**Material:**
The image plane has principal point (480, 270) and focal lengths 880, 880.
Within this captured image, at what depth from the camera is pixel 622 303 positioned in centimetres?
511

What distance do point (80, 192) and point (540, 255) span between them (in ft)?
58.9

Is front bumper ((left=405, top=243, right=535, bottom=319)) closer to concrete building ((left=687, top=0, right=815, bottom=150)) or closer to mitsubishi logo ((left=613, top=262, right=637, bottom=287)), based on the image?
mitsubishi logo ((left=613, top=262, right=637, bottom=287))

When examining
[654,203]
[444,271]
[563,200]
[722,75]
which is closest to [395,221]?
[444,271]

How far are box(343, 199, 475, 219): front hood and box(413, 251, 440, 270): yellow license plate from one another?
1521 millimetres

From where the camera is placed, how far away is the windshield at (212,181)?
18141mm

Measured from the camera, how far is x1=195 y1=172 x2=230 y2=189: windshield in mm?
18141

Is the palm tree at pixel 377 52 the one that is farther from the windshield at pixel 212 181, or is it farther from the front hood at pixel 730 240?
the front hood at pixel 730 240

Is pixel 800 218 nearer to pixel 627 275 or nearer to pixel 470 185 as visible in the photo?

**Brief:**
Please copy the entries word for word, starting with the line containing "What distance do" and going on through the last line of the entries.

**Written response:**
What distance do point (80, 192) and point (540, 255) span between them (in ft)?
58.9

Is front bumper ((left=405, top=243, right=535, bottom=319)) closer to concrete building ((left=687, top=0, right=815, bottom=150)) or closer to mitsubishi logo ((left=613, top=262, right=637, bottom=287)), based on the image?
mitsubishi logo ((left=613, top=262, right=637, bottom=287))

When examining
[654,203]
[444,271]
[563,200]
[722,75]
which is closest to [395,221]?
[444,271]

How far are box(343, 199, 475, 219): front hood and box(413, 251, 440, 270): yellow license plate from one another?
1521 millimetres

From where the camera is placed, how far away is the windshield at (212,181)?
18141mm

Measured from the camera, how far is x1=195 y1=172 x2=230 y2=189: windshield in mm?
18141

Is the palm tree at pixel 377 52 the one that is farther from the windshield at pixel 212 181, or is it farther from the front hood at pixel 730 240?
the front hood at pixel 730 240

Is pixel 800 218 nearer to pixel 627 275 or nearer to pixel 470 185 as visible in the photo?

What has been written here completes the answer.